Ein Weltethos – notwendiger denn je
Seit Jahren ist eines der zentralen gesellschaftlichen Themen in den meisten Ländern Europas der Umgang mit Menschen unterschiedlicher Kultur und Religion. Debatten über Integration und sogenannte Parallelgesellschaften, über Religionsfreiheit und den Platz der Religionen im säkularen Staat, über Kopftücher und Minarette nehmen breiten Raum ein. In drei Wochen wird über die Ausschaffungsinitiative abgestimmt, auch dies ein Anlass, über den Platz von Menschen nachzudenken und zu debattieren, die von anderswoher in die Schweiz gekommen sind. All diese gesellschaftlichen Probleme können nicht dadurch gelöst werden, dass man einen „Zusammenprall der Kulturen“ beschwört. Zukunftweisender scheint es mir, die konstruktive Begegnung, die Verständigung und den Dialog der Kulturen und Religionen auf jede Weise zu fördern und alle Chancen dazu in der Praxis wahrzunehmen. In einer pluralistischen Gesellschaft muss ein Diskurs über ethische Grundlagen, über Grundwerte gesucht werden, der alle Partner mit einschliesst. Jedes Zusammenleben von Menschen, sei es in Familien und Lebensgemeinschaften, Gruppen, in Schule und Hochschule, am Arbeitsplatz, in der Gesellschaft oder der Welt als ganzer, erfordert ja einen immer wieder neu zu findenden Konsens der Einzelnen und der Gruppen über einige grundlegende gemeinsame Werte und darauf basierende Massstäbe für das individuelle wie kollektive Handeln. Natürlich existiert ein solcher Konsens in der Bundesverfassung oder, noch umfassender, in der Allgemeinen Erklärung der Menschenrechte. Doch damit diese Grundrechtsdokumente zum Tragen kommen, braucht es eine noch tiefer liegende ethische Grundlage. Wo Menschen in Frieden zusammenleben wollen, brauchen sie also ein gemeinsames ethisches Fundament, ein tragendes Ethos.
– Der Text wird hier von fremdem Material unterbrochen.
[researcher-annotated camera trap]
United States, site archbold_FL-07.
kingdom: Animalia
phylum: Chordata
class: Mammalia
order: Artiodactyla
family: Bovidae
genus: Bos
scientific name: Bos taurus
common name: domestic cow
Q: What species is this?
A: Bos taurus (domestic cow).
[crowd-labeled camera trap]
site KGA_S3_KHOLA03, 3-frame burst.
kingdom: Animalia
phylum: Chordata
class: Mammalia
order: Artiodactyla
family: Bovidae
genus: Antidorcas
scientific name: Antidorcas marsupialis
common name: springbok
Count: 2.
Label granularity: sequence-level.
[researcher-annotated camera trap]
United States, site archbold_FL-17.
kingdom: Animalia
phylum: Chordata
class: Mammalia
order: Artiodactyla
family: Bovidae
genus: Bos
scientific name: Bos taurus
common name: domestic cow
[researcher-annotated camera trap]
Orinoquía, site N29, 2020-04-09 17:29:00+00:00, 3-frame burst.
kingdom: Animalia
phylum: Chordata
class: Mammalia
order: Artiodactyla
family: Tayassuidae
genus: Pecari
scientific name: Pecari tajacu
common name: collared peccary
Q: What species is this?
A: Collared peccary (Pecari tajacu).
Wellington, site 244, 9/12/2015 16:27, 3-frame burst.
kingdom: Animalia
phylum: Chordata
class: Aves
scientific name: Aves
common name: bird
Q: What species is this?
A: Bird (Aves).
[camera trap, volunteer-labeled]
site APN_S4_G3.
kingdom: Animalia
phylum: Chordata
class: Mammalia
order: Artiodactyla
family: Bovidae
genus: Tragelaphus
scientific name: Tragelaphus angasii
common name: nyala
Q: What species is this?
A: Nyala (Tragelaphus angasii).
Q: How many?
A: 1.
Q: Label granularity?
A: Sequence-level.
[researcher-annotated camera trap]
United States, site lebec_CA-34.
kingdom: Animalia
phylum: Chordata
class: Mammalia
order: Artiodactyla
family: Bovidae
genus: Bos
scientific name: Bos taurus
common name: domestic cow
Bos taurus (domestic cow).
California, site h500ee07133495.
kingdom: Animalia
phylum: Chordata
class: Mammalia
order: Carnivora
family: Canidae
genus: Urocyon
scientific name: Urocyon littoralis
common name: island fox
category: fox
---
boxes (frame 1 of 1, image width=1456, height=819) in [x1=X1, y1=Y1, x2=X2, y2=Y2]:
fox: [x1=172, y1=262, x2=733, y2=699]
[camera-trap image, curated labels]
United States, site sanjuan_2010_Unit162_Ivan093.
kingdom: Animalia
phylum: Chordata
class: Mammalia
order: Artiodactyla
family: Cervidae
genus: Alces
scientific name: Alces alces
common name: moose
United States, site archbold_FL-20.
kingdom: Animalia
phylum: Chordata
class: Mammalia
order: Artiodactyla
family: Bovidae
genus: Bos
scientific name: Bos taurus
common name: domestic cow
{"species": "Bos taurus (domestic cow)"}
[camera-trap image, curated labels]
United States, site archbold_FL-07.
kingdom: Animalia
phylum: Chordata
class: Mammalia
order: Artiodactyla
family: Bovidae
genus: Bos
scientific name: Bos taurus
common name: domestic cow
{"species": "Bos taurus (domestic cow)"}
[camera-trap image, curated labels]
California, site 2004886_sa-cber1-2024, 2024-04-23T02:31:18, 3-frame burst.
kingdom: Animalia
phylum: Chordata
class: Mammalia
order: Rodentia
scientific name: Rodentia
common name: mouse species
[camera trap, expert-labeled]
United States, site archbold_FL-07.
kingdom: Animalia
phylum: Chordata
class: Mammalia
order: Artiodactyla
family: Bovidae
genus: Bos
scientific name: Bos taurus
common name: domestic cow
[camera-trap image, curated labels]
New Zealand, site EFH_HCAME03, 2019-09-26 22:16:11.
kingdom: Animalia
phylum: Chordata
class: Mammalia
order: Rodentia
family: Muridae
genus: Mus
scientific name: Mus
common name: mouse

Gibt es zwischen Menschen aller Religionen und darüber hinaus auch nicht-religiöser humanistischer Weltanschauung eine gemeinsame Basis für einen solchen Dialog und damit für ein friedliches und kreatives Zusammenleben – über die Basis des gemeinsamen Menschseins hinaus? Mit dieser Frage hat es die Idee eines Weltethos zu tun. Sie will genau ein solches Fundament bewusst machen. Denn in den religiösen und philosophischen Traditionen der Menschheit finden sich für zentrale Lebensbereiche seit uralten Zeiten Formulierungen solcher allen gemeinsamer ganz elementarer ethischer Massstäbe, die auf der Suche nach einem guten Leben für den Einzelnen und nach einer guten Gesellschaft helfen sollen. Sie können auch heute Orientierungslinien darstellen, um Gesellschaft und Welt letztlich vor dem Auseinanderbrechen zu bewahren. Diese Tatsache kann einen Brückenbau zwischen unterschiedlichen Kulturen und Religionen erleichtern, der für unsere heutige pluralistische und plurikulturelle Welt und Gesellschaft lebensnotwendig ist. Kann aber die Idee eines Weltethos wirklich den Dialog der Kulturen und Religionen fördern, eine Brücke zwischen den Kulturen bilden? In meinen Überlegungen will ich eine Antwort auf diese Frage anbieten.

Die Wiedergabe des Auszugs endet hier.